TQJ 4/2019, issue 78
November 2018 – January 2020

Sensomotoric bodywork in Taijiquan
By Dr Wilfried Schmidt
Movement limitations and pain are often regarded as normal accompaniments to the ageing process. Sensomotoric bodywork works on the principle that these are often the result of unconscious limiting movement patterns that can be made conscious and resolved through certain techniques. In a similar manner to Taijiquan, perception of the processes in one’s own body is trained and increasingly refined so that contractions can be dissolved and practitioners can find their way back to a natural way of moving.

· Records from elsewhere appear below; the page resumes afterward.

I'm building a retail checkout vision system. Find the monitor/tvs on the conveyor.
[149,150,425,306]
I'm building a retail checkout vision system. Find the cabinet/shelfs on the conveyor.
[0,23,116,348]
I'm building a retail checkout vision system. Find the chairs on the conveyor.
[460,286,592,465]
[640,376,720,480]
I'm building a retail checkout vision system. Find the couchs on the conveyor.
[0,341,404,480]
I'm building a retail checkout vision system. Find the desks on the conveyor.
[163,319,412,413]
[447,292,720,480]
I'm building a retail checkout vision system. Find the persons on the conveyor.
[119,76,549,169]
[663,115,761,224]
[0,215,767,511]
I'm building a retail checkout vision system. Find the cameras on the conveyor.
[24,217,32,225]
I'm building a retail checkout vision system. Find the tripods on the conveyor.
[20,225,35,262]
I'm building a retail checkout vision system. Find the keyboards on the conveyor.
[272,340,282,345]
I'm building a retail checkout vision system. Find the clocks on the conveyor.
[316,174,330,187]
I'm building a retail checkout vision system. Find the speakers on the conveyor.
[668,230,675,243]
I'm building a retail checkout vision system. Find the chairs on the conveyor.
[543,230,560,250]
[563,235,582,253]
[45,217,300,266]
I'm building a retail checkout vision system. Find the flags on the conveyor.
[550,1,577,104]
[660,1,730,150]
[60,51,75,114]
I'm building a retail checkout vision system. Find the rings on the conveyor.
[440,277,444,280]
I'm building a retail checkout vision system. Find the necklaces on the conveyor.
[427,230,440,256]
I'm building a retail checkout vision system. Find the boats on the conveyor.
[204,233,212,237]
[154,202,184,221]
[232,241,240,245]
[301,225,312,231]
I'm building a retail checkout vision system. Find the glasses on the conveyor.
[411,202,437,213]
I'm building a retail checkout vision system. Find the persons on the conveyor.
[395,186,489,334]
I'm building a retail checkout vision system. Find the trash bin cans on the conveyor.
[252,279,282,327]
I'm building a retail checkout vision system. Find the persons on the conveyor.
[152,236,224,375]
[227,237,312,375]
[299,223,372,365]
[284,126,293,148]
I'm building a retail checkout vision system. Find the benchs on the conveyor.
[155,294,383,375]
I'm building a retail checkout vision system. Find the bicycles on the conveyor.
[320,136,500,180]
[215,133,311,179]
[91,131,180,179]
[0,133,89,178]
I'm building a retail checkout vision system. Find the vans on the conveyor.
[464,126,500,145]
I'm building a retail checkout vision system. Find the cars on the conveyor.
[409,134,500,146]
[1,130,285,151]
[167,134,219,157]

Ethics, meditation and political engagement
By Klaus Moegling
We live in a time in which fundamental societal changes towards a more peaceful and ecolo- gical world seem necessary for the survival of the human race. Klaus Moegling explains that such political engagement needs to be connected with a process of personal maturation. Meditative paths of exercise such as Qigong and Taijiquan can make an essential contribution to these formative processes, which enable a transformation at the individual level. Clear self-perception and self-awareness open the way to recognising one’s own personality structure and to anchoring changes within the body.

Qigong in the prevention and healing of chronic illnesses and cancer (Part 1)
By Zheng Buyin
The health-promoting effect of Qigong is also being increasingly recognised in Europe, even if it is often not possible to say precisely how this effect arises. Zheng Buyin explains from the perspective of Chinese medicine how illnesses arise and how, in particular, standing exercises can help us to perceive unhealthy changes within the body at an early stage and to dissolve the blockages that cause these. In the following issue he will demonstrate how the »horse stance« and »standing like a tree« can be trained in an optimum manner.

A voyage of discovery through the Taiji form
Dingshi as a path to learning the basics of Taijiquan
By Janudin Setiawan
One characteristic of Taijiquan is the continual flow of motion. However, in the course of trai- ning it can be useful to remain a moment in the various end positions of the form movements. Here one can devote more attention to one’s own posture and improve this in line with the basic Taiji principles. This method is known as Dingshi. Janudin Setiawan explains essential aspects of this training method on the basis of the Zheng Manqing/Huang Xingxian tradition.

氣 Qì
An Asian paradox in a multi-perspective critical examination, Part 2: Qi in Taijiquan
By Peter Kuhn
In Qigong and in Taijiquan we make reference to Qi without perhaps being able to precisely explain what we mean by this. In the first part of his article, Peter Kuhn examined this phenomenon from various perspectives and questioned common translations such as ›energy‹ or ›life force‹. In the second part he looks at how the term is used in martial arts and above all in Taijiquan, and interprets Qi as an attempt to make observed processes understandable by labelling them.

Finding the roots in winter
By Katrin Blumenberg
In winter the best approach for us is to come to rest and direct our energies inwards, as nature shows us. In the third part of Katrin Blumenberg’s series in which she takes a psychosomatic-based view of the organ function spheres, she shows how collecting our energy and letting it settle can strengthen us from within and also gives us the opportunity to address deep-seated fears that are stored in the kidneys. Instead of lapsing into a winter torpor, we can remain in motion through Qigong and simultaneously experience calm. We can sense and investigate our own roots and if necessary grow new ones.